Indeed, consumers continue to feed the cycle's momentum, a tendency - according to The Story of Stuff creator Annie Leonard - that, in America at least, dates back to post-World War II. It was then that the government encouraged the country to produce more consumer goods in order to boost the economy. The goal for distribution, she explains, has become "to keep the prices down, keep the people buying and keep the inventory moving."
The strategy behind it depends on both planned and perceived obsolescence. The former is essentially just economic-speak for creating products that will break quickly and therefore must be replaced. However, the latter is accomplished, according to Leonard, by convincing "us to throw away stuff that is still perfectly useful," essentially by changing the way that stuff looks. Sound familiar?
No one knows this better than Zara, the Spanish company that has set more than just clothing trends, by essentially inventing the modern-day model for fast fashion. Their approach involves the release of new styles in limited "get them now" quantities. This generates an almost FOMO (fear-of-missing-out) sensation among trend-conscious buyers. According to Lucy Siegle, author of To Die For: Is Fashion Wearing out the World, "Whereas a typical retailer could expect its customers to visit four times a year, Zara could bank on an average of 17 visits."
|A shopper carries a Zara bag in New Delhi, India.
With profits high and customers happy, companies like Zara have little reason to slow down. Instead, advocates like Cline, Leonard and Siegle are working to raise awareness with hopes that buyers will change their ways and the constant consumption cycle will eventually break. To some degree, their plan may already be working: companies such as Topshop and H&M have already started to develop their own eco-friendly lines. However, only time will reveal whether these efforts are merely PR stunts or blueprints for bigger change within infamously fast-fashion corporations.

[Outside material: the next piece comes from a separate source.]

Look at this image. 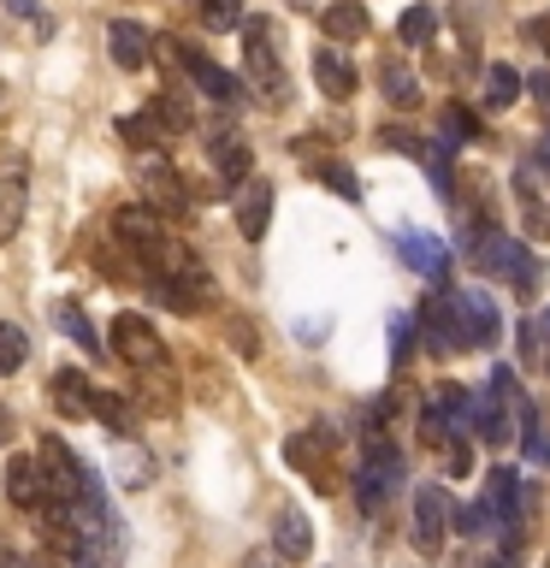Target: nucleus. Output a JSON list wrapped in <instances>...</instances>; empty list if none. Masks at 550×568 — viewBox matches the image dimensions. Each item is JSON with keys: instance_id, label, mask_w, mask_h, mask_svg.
<instances>
[{"instance_id": "de8ad7c7", "label": "nucleus", "mask_w": 550, "mask_h": 568, "mask_svg": "<svg viewBox=\"0 0 550 568\" xmlns=\"http://www.w3.org/2000/svg\"><path fill=\"white\" fill-rule=\"evenodd\" d=\"M539 326H550V308H544V320H539ZM544 367H550V337H544Z\"/></svg>"}, {"instance_id": "79ce46f5", "label": "nucleus", "mask_w": 550, "mask_h": 568, "mask_svg": "<svg viewBox=\"0 0 550 568\" xmlns=\"http://www.w3.org/2000/svg\"><path fill=\"white\" fill-rule=\"evenodd\" d=\"M532 166L550 172V131H539V142H532Z\"/></svg>"}, {"instance_id": "49530a36", "label": "nucleus", "mask_w": 550, "mask_h": 568, "mask_svg": "<svg viewBox=\"0 0 550 568\" xmlns=\"http://www.w3.org/2000/svg\"><path fill=\"white\" fill-rule=\"evenodd\" d=\"M24 568H60V557H30Z\"/></svg>"}, {"instance_id": "9b49d317", "label": "nucleus", "mask_w": 550, "mask_h": 568, "mask_svg": "<svg viewBox=\"0 0 550 568\" xmlns=\"http://www.w3.org/2000/svg\"><path fill=\"white\" fill-rule=\"evenodd\" d=\"M486 509L497 515V527H503V545L521 539V468H491Z\"/></svg>"}, {"instance_id": "a878e982", "label": "nucleus", "mask_w": 550, "mask_h": 568, "mask_svg": "<svg viewBox=\"0 0 550 568\" xmlns=\"http://www.w3.org/2000/svg\"><path fill=\"white\" fill-rule=\"evenodd\" d=\"M479 101H486L491 113L515 106V101H521V71H515V65H491L486 71V95H479Z\"/></svg>"}, {"instance_id": "a19ab883", "label": "nucleus", "mask_w": 550, "mask_h": 568, "mask_svg": "<svg viewBox=\"0 0 550 568\" xmlns=\"http://www.w3.org/2000/svg\"><path fill=\"white\" fill-rule=\"evenodd\" d=\"M284 557H278V550H248V557H243V568H278Z\"/></svg>"}, {"instance_id": "c85d7f7f", "label": "nucleus", "mask_w": 550, "mask_h": 568, "mask_svg": "<svg viewBox=\"0 0 550 568\" xmlns=\"http://www.w3.org/2000/svg\"><path fill=\"white\" fill-rule=\"evenodd\" d=\"M397 36H403V48H426L438 36V12L432 7H408L403 18H397Z\"/></svg>"}, {"instance_id": "72a5a7b5", "label": "nucleus", "mask_w": 550, "mask_h": 568, "mask_svg": "<svg viewBox=\"0 0 550 568\" xmlns=\"http://www.w3.org/2000/svg\"><path fill=\"white\" fill-rule=\"evenodd\" d=\"M202 24L207 30H237L243 24V0H202Z\"/></svg>"}, {"instance_id": "c756f323", "label": "nucleus", "mask_w": 550, "mask_h": 568, "mask_svg": "<svg viewBox=\"0 0 550 568\" xmlns=\"http://www.w3.org/2000/svg\"><path fill=\"white\" fill-rule=\"evenodd\" d=\"M314 178H319V184H326L332 195H344V202H361V178H355L344 160H319Z\"/></svg>"}, {"instance_id": "37998d69", "label": "nucleus", "mask_w": 550, "mask_h": 568, "mask_svg": "<svg viewBox=\"0 0 550 568\" xmlns=\"http://www.w3.org/2000/svg\"><path fill=\"white\" fill-rule=\"evenodd\" d=\"M0 7H7L12 18H35V7H42V0H0Z\"/></svg>"}, {"instance_id": "c9c22d12", "label": "nucleus", "mask_w": 550, "mask_h": 568, "mask_svg": "<svg viewBox=\"0 0 550 568\" xmlns=\"http://www.w3.org/2000/svg\"><path fill=\"white\" fill-rule=\"evenodd\" d=\"M379 142H385V149H397V154H420V149H426V142H420L415 131H403V124H385Z\"/></svg>"}, {"instance_id": "39448f33", "label": "nucleus", "mask_w": 550, "mask_h": 568, "mask_svg": "<svg viewBox=\"0 0 550 568\" xmlns=\"http://www.w3.org/2000/svg\"><path fill=\"white\" fill-rule=\"evenodd\" d=\"M166 48H172V60L195 78V89H202L207 101H220V106H243V83L231 78L225 65H213L202 48H184V42H172V36H166Z\"/></svg>"}, {"instance_id": "ddd939ff", "label": "nucleus", "mask_w": 550, "mask_h": 568, "mask_svg": "<svg viewBox=\"0 0 550 568\" xmlns=\"http://www.w3.org/2000/svg\"><path fill=\"white\" fill-rule=\"evenodd\" d=\"M106 48H113V65L119 71H142L154 60V36L136 24V18H113L106 24Z\"/></svg>"}, {"instance_id": "412c9836", "label": "nucleus", "mask_w": 550, "mask_h": 568, "mask_svg": "<svg viewBox=\"0 0 550 568\" xmlns=\"http://www.w3.org/2000/svg\"><path fill=\"white\" fill-rule=\"evenodd\" d=\"M314 78H319V89H326L332 101H349L355 95V65L337 48H319L314 53Z\"/></svg>"}, {"instance_id": "2eb2a0df", "label": "nucleus", "mask_w": 550, "mask_h": 568, "mask_svg": "<svg viewBox=\"0 0 550 568\" xmlns=\"http://www.w3.org/2000/svg\"><path fill=\"white\" fill-rule=\"evenodd\" d=\"M48 397H53V408H60L65 420H89V415H95V385H89L78 367H53Z\"/></svg>"}, {"instance_id": "dca6fc26", "label": "nucleus", "mask_w": 550, "mask_h": 568, "mask_svg": "<svg viewBox=\"0 0 550 568\" xmlns=\"http://www.w3.org/2000/svg\"><path fill=\"white\" fill-rule=\"evenodd\" d=\"M456 302H461V320H468L473 349H497V337H503V314H497L491 291H456Z\"/></svg>"}, {"instance_id": "6ab92c4d", "label": "nucleus", "mask_w": 550, "mask_h": 568, "mask_svg": "<svg viewBox=\"0 0 550 568\" xmlns=\"http://www.w3.org/2000/svg\"><path fill=\"white\" fill-rule=\"evenodd\" d=\"M273 550H278L284 562H308V550H314L308 515H302V509H278V521H273Z\"/></svg>"}, {"instance_id": "aec40b11", "label": "nucleus", "mask_w": 550, "mask_h": 568, "mask_svg": "<svg viewBox=\"0 0 550 568\" xmlns=\"http://www.w3.org/2000/svg\"><path fill=\"white\" fill-rule=\"evenodd\" d=\"M319 24H326L332 42H361V36L373 30V18H367L361 0H332V7L319 12Z\"/></svg>"}, {"instance_id": "7ed1b4c3", "label": "nucleus", "mask_w": 550, "mask_h": 568, "mask_svg": "<svg viewBox=\"0 0 550 568\" xmlns=\"http://www.w3.org/2000/svg\"><path fill=\"white\" fill-rule=\"evenodd\" d=\"M415 326L426 332V349H438V355H461V349H473L468 320H461V302H456V296H444V291L420 302Z\"/></svg>"}, {"instance_id": "cd10ccee", "label": "nucleus", "mask_w": 550, "mask_h": 568, "mask_svg": "<svg viewBox=\"0 0 550 568\" xmlns=\"http://www.w3.org/2000/svg\"><path fill=\"white\" fill-rule=\"evenodd\" d=\"M53 320L71 332V344L78 349H89V355H101V337H95V326H89V314L78 308V302H53Z\"/></svg>"}, {"instance_id": "e433bc0d", "label": "nucleus", "mask_w": 550, "mask_h": 568, "mask_svg": "<svg viewBox=\"0 0 550 568\" xmlns=\"http://www.w3.org/2000/svg\"><path fill=\"white\" fill-rule=\"evenodd\" d=\"M456 527H461V532H468V539H479V532H486V527H491V509H486V504H468V509H461V515H456Z\"/></svg>"}, {"instance_id": "4468645a", "label": "nucleus", "mask_w": 550, "mask_h": 568, "mask_svg": "<svg viewBox=\"0 0 550 568\" xmlns=\"http://www.w3.org/2000/svg\"><path fill=\"white\" fill-rule=\"evenodd\" d=\"M7 497H12V509H35V515H42L53 504L48 479H42V462H35V456H12L7 462Z\"/></svg>"}, {"instance_id": "b1692460", "label": "nucleus", "mask_w": 550, "mask_h": 568, "mask_svg": "<svg viewBox=\"0 0 550 568\" xmlns=\"http://www.w3.org/2000/svg\"><path fill=\"white\" fill-rule=\"evenodd\" d=\"M113 479H119V486H149V479H154V462H149V450H136V444L131 438H113Z\"/></svg>"}, {"instance_id": "20e7f679", "label": "nucleus", "mask_w": 550, "mask_h": 568, "mask_svg": "<svg viewBox=\"0 0 550 568\" xmlns=\"http://www.w3.org/2000/svg\"><path fill=\"white\" fill-rule=\"evenodd\" d=\"M113 355L131 373H149V367H166V344H160V332H154V320H142L124 308L113 320Z\"/></svg>"}, {"instance_id": "473e14b6", "label": "nucleus", "mask_w": 550, "mask_h": 568, "mask_svg": "<svg viewBox=\"0 0 550 568\" xmlns=\"http://www.w3.org/2000/svg\"><path fill=\"white\" fill-rule=\"evenodd\" d=\"M415 314H390V367L408 362V349H415Z\"/></svg>"}, {"instance_id": "a18cd8bd", "label": "nucleus", "mask_w": 550, "mask_h": 568, "mask_svg": "<svg viewBox=\"0 0 550 568\" xmlns=\"http://www.w3.org/2000/svg\"><path fill=\"white\" fill-rule=\"evenodd\" d=\"M12 438V415H7V403H0V444Z\"/></svg>"}, {"instance_id": "f3484780", "label": "nucleus", "mask_w": 550, "mask_h": 568, "mask_svg": "<svg viewBox=\"0 0 550 568\" xmlns=\"http://www.w3.org/2000/svg\"><path fill=\"white\" fill-rule=\"evenodd\" d=\"M207 160H213V172H220V184L231 190H243L248 184V172H255V154H248V142L237 131H220L207 142Z\"/></svg>"}, {"instance_id": "0eeeda50", "label": "nucleus", "mask_w": 550, "mask_h": 568, "mask_svg": "<svg viewBox=\"0 0 550 568\" xmlns=\"http://www.w3.org/2000/svg\"><path fill=\"white\" fill-rule=\"evenodd\" d=\"M149 291H154V302H166L172 314H202L213 302V278L202 266H184V273H154Z\"/></svg>"}, {"instance_id": "9d476101", "label": "nucleus", "mask_w": 550, "mask_h": 568, "mask_svg": "<svg viewBox=\"0 0 550 568\" xmlns=\"http://www.w3.org/2000/svg\"><path fill=\"white\" fill-rule=\"evenodd\" d=\"M444 539H450V491H444V486H420L415 491V550H420V557H438Z\"/></svg>"}, {"instance_id": "f03ea898", "label": "nucleus", "mask_w": 550, "mask_h": 568, "mask_svg": "<svg viewBox=\"0 0 550 568\" xmlns=\"http://www.w3.org/2000/svg\"><path fill=\"white\" fill-rule=\"evenodd\" d=\"M243 65H248V89L266 101V106H284L291 101V71L278 60V36L266 18H248L243 24Z\"/></svg>"}, {"instance_id": "5701e85b", "label": "nucleus", "mask_w": 550, "mask_h": 568, "mask_svg": "<svg viewBox=\"0 0 550 568\" xmlns=\"http://www.w3.org/2000/svg\"><path fill=\"white\" fill-rule=\"evenodd\" d=\"M18 225H24V172L7 166L0 172V243H12Z\"/></svg>"}, {"instance_id": "c03bdc74", "label": "nucleus", "mask_w": 550, "mask_h": 568, "mask_svg": "<svg viewBox=\"0 0 550 568\" xmlns=\"http://www.w3.org/2000/svg\"><path fill=\"white\" fill-rule=\"evenodd\" d=\"M532 95H539V106H550V71H532Z\"/></svg>"}, {"instance_id": "4c0bfd02", "label": "nucleus", "mask_w": 550, "mask_h": 568, "mask_svg": "<svg viewBox=\"0 0 550 568\" xmlns=\"http://www.w3.org/2000/svg\"><path fill=\"white\" fill-rule=\"evenodd\" d=\"M444 462H450V479H461V474H468V438H450V450H444Z\"/></svg>"}, {"instance_id": "4be33fe9", "label": "nucleus", "mask_w": 550, "mask_h": 568, "mask_svg": "<svg viewBox=\"0 0 550 568\" xmlns=\"http://www.w3.org/2000/svg\"><path fill=\"white\" fill-rule=\"evenodd\" d=\"M379 89H385L390 106H403V113H408V106H420V78L397 60V53H390V60H379Z\"/></svg>"}, {"instance_id": "7c9ffc66", "label": "nucleus", "mask_w": 550, "mask_h": 568, "mask_svg": "<svg viewBox=\"0 0 550 568\" xmlns=\"http://www.w3.org/2000/svg\"><path fill=\"white\" fill-rule=\"evenodd\" d=\"M30 362V337L12 326V320H0V373H18Z\"/></svg>"}, {"instance_id": "58836bf2", "label": "nucleus", "mask_w": 550, "mask_h": 568, "mask_svg": "<svg viewBox=\"0 0 550 568\" xmlns=\"http://www.w3.org/2000/svg\"><path fill=\"white\" fill-rule=\"evenodd\" d=\"M527 42H539V48L550 53V12H544V18H527Z\"/></svg>"}, {"instance_id": "f704fd0d", "label": "nucleus", "mask_w": 550, "mask_h": 568, "mask_svg": "<svg viewBox=\"0 0 550 568\" xmlns=\"http://www.w3.org/2000/svg\"><path fill=\"white\" fill-rule=\"evenodd\" d=\"M149 113H154L160 124H166V131H190V106L177 101V95H154V106H149Z\"/></svg>"}, {"instance_id": "a211bd4d", "label": "nucleus", "mask_w": 550, "mask_h": 568, "mask_svg": "<svg viewBox=\"0 0 550 568\" xmlns=\"http://www.w3.org/2000/svg\"><path fill=\"white\" fill-rule=\"evenodd\" d=\"M266 225H273V184H266V178H248L237 190V231L248 243H261Z\"/></svg>"}, {"instance_id": "ea45409f", "label": "nucleus", "mask_w": 550, "mask_h": 568, "mask_svg": "<svg viewBox=\"0 0 550 568\" xmlns=\"http://www.w3.org/2000/svg\"><path fill=\"white\" fill-rule=\"evenodd\" d=\"M231 344H237L243 355H255V332H248V320H231Z\"/></svg>"}, {"instance_id": "8fccbe9b", "label": "nucleus", "mask_w": 550, "mask_h": 568, "mask_svg": "<svg viewBox=\"0 0 550 568\" xmlns=\"http://www.w3.org/2000/svg\"><path fill=\"white\" fill-rule=\"evenodd\" d=\"M544 568H550V557H544Z\"/></svg>"}, {"instance_id": "6e6552de", "label": "nucleus", "mask_w": 550, "mask_h": 568, "mask_svg": "<svg viewBox=\"0 0 550 568\" xmlns=\"http://www.w3.org/2000/svg\"><path fill=\"white\" fill-rule=\"evenodd\" d=\"M284 462H291L296 474H308V486H314V491H326V497L337 491V468H332V444L319 438L314 426H308V433H291V438H284Z\"/></svg>"}, {"instance_id": "393cba45", "label": "nucleus", "mask_w": 550, "mask_h": 568, "mask_svg": "<svg viewBox=\"0 0 550 568\" xmlns=\"http://www.w3.org/2000/svg\"><path fill=\"white\" fill-rule=\"evenodd\" d=\"M119 136L131 142L136 154H154L160 142H166V124H160L154 113H124V119H119Z\"/></svg>"}, {"instance_id": "bb28decb", "label": "nucleus", "mask_w": 550, "mask_h": 568, "mask_svg": "<svg viewBox=\"0 0 550 568\" xmlns=\"http://www.w3.org/2000/svg\"><path fill=\"white\" fill-rule=\"evenodd\" d=\"M89 420H101L113 438H131V426H136V408L124 403V397H113V390H95V415Z\"/></svg>"}, {"instance_id": "09e8293b", "label": "nucleus", "mask_w": 550, "mask_h": 568, "mask_svg": "<svg viewBox=\"0 0 550 568\" xmlns=\"http://www.w3.org/2000/svg\"><path fill=\"white\" fill-rule=\"evenodd\" d=\"M0 101H7V89H0Z\"/></svg>"}, {"instance_id": "423d86ee", "label": "nucleus", "mask_w": 550, "mask_h": 568, "mask_svg": "<svg viewBox=\"0 0 550 568\" xmlns=\"http://www.w3.org/2000/svg\"><path fill=\"white\" fill-rule=\"evenodd\" d=\"M35 462H42V479H48V497H53V504H78V491L89 486V462H78L60 438H42Z\"/></svg>"}, {"instance_id": "f8f14e48", "label": "nucleus", "mask_w": 550, "mask_h": 568, "mask_svg": "<svg viewBox=\"0 0 550 568\" xmlns=\"http://www.w3.org/2000/svg\"><path fill=\"white\" fill-rule=\"evenodd\" d=\"M397 255L426 278H450V243L432 237V231H397Z\"/></svg>"}, {"instance_id": "1a4fd4ad", "label": "nucleus", "mask_w": 550, "mask_h": 568, "mask_svg": "<svg viewBox=\"0 0 550 568\" xmlns=\"http://www.w3.org/2000/svg\"><path fill=\"white\" fill-rule=\"evenodd\" d=\"M136 184H142V202H149L154 213H160V207H166V213H184V207H190V195H184V178L172 172V160L160 154V149L136 160Z\"/></svg>"}, {"instance_id": "2f4dec72", "label": "nucleus", "mask_w": 550, "mask_h": 568, "mask_svg": "<svg viewBox=\"0 0 550 568\" xmlns=\"http://www.w3.org/2000/svg\"><path fill=\"white\" fill-rule=\"evenodd\" d=\"M444 136H450V149H456V142H479V119L468 113V106H444Z\"/></svg>"}, {"instance_id": "f257e3e1", "label": "nucleus", "mask_w": 550, "mask_h": 568, "mask_svg": "<svg viewBox=\"0 0 550 568\" xmlns=\"http://www.w3.org/2000/svg\"><path fill=\"white\" fill-rule=\"evenodd\" d=\"M113 237L124 255H136V266H149V278L154 273H184V266H195L184 248H177V237L166 225H160V213L149 202H131V207H119L113 213Z\"/></svg>"}]
</instances>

Meanwhile, us consumers might be left feeling somewhat helpless - or, in my case, watching all the fashionable Spaniards in their endless supply of up-to-date styles. Cline offers her own solutions, such as purchasing second-hand, altering items, buying from emerging or indie designers, organising clothes swaps or rentals, and simply spending a little more on high-quality pieces with a longer life span. Whilst these are not the ultimate solutions, Cline is certainly excited, by her own admission, to see what creative alternatives will be inspired by the growing drive for change.
Initially, it might be a rough sell, as Cline admits in an interview with Boston magazine regarding more time-consuming tasks like second-hand shopping. "The reality is that you have to be prepared to put a lot of time into it. I think the hunt is a big part of the fun." Sure, the hunt might be fun for some, but most of us these days expect to find and get exactly what we are looking for at the simple click of a mouse.
This is becoming increasingly possible, with the introduction of companies to the marketplace such as Fashioning Change, which brilliantly bridges the gap between convenience and the traditionally tedious task of scoring slower, greener, more socially-responsible purchases. Online shoppers can easily find stylish alternatives to their favourite fashions in a side-by-side showdown between the two options, and, of course, without the "hunt." Perhaps this is exactly the kind of ingenuity that Cline has been hoping for.
At the end of the day, whether Zara goes green, or business-savvy companies like Fashioning Change help us shop with a conscience, ultimately, only paying customers can truly slow down the fast fashion cycle. We might have to forget the weekly binges on fresh-from-the-factory garments, and instead find joy in reinventing an old look, buying vintage, or investing in a classic high-quality piece. Now, if only the streets of Spain were more tempted to slow down.